取り組む課題 =>
**a.** お不動さんの記事で、洞穴の内部の大きさとして示されている寸法をすべて挙げてください。
**b.** お不動さんの記事について、最後の文に続く部分を書き進めてください。

洞穴に「お不動さん」 病気平癒や降雨願う

2022.09.05
たんばの世間遺産地域歴史

 当たり前にありすぎるけれど、住民が大切にしていきたいもの「世間遺産」―。丹波新聞では、兵庫県丹波地域の人や物、景色など、住民が思う”まちの世間遺産”を連載で紹介していきます。今回は丹波市山南町坂尻地区の洞穴に鎮座する、雨ごいや病気平癒祈願の歴史がある「お不動さん」です。

集落最端の民家から約2・5キロ、林道を山奥に向かって車で走ること約10分、不動明王が祭られた洞穴の麓にたどり着く。山の斜面の小高い所にぽっかりと口を開けた洞穴の内部は、幅約8メートル、奥行き約4メートル、高さ約5メートル、昼なお暗い。その中央に、いかめしい形相の不動明王の石像(高さ約60センチ)が鎮座している。隣には役行者の石像(高さ約55センチ)も祭られている。

表示データ =>
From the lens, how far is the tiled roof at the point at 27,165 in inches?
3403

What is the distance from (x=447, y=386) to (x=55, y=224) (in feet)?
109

課題の解答 =>
**a.** 幅約8メートル、奥行き約4メートル、高さ約5メートル

**b.**
山腹にぽっかりと口を開けた、お不動さんが祭られている洞穴

山南町誌に、「製作年代や創立については不明である。日照りが続くと、(不動明王)像を谷川に浸した後、護摩を焚いて降雨を祈った」とある。

現在も信仰は緩やかに続いている。村の老人会が年2回、掃除を行っているほか、毎年8月には、「不動さん参り歩こう会」を催し、村の老若男女が1時間ほど歩いてお不動さんを訪ね、花や線香を手向け、般若心経を唱えて村の安泰を祈っている。

こんな話が伝わっている―。村の古老(95)は、「祖母(明治18年生まれ)から聞いた話だが」と前置きし、「江戸後期から明治中期に行われた風習として、村人が大病や伝染病を患うと、あの洞穴で隔離生活を送った。お不動さんに祈りを捧げながら、病が癒えるのを待ったのだと。その人たちがその後、無事に村に帰れたのかどうか、今となっては知る由もない」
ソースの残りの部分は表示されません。